• **Source material**:
◆ ◆ ◆

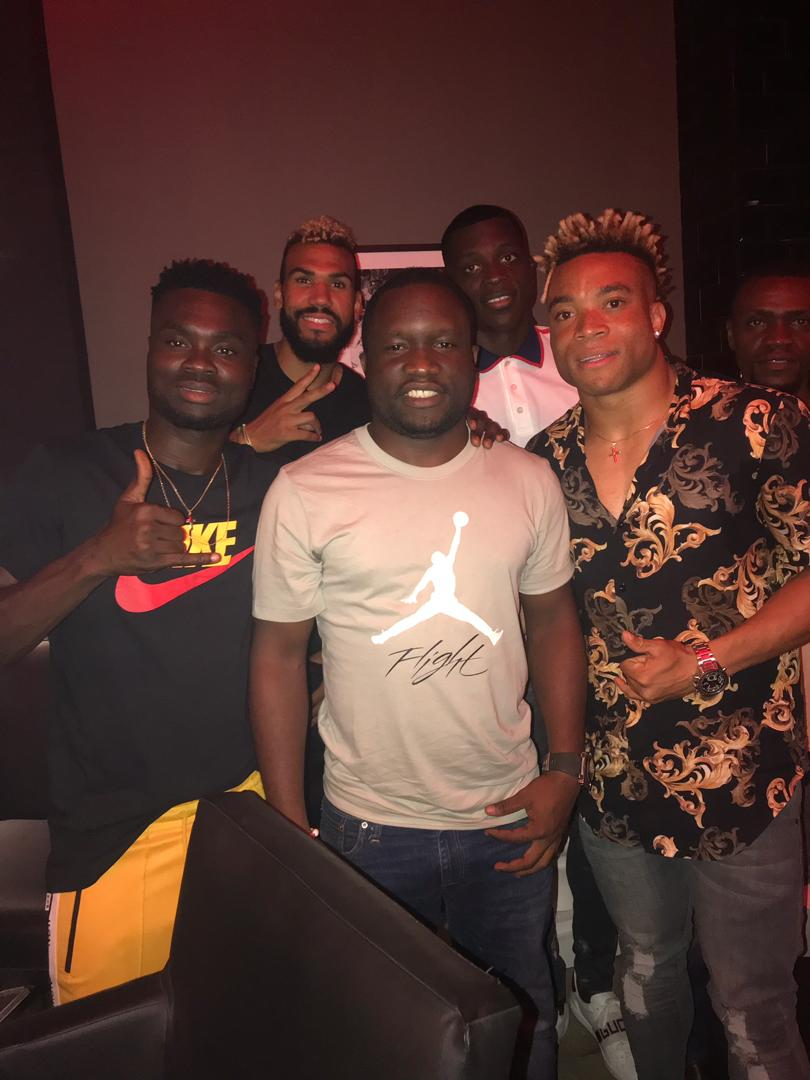 Before #afcon2019 with lions indomitables 🇨🇲🇨🇲🇨🇲 @BoumalOlivier #ChoupoMoting #KundeMalong and #Dawa  @saiedahly @nyongha @akrammtawfik @mahmoudgazar10 https://t.co/WlADgF8WrW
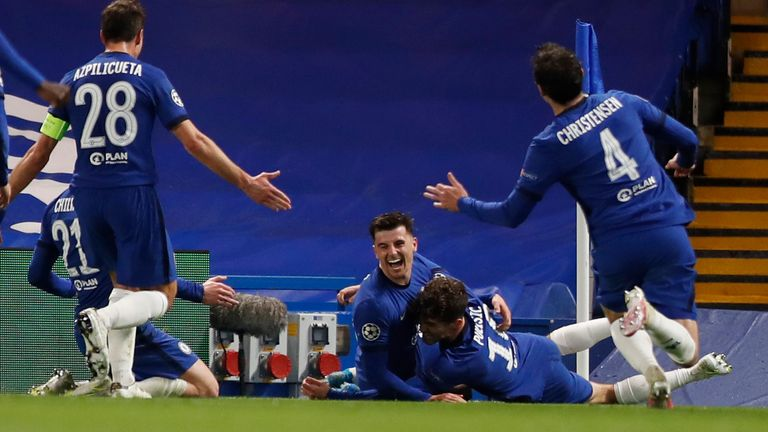 chelsea celebrate mason mount's second goal in their 2-0 semi-final second leg victory over real madrid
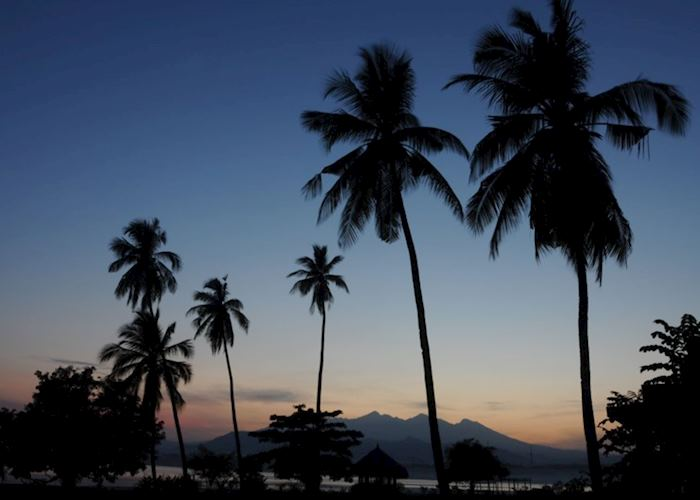 Sire Beach at sunrise with Mount Rinjani in the background, Lombok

◆ ◆ ◆

• **Exercise details**: When repeating the material above, keep every line exact and drop all pictures.

• **Response for this exercise**:
 Before #afcon2019 with lions indomitables 🇨🇲🇨🇲🇨🇲 @BoumalOlivier #ChoupoMoting #KundeMalong and #Dawa  @saiedahly @nyongha @akrammtawfik @mahmoudgazar10 https://t.co/WlADgF8WrW
 chelsea celebrate mason mount's second goal in their 2-0 semi-final second leg victory over real madrid
 Sire Beach at sunrise with Mount Rinjani in the background, Lombok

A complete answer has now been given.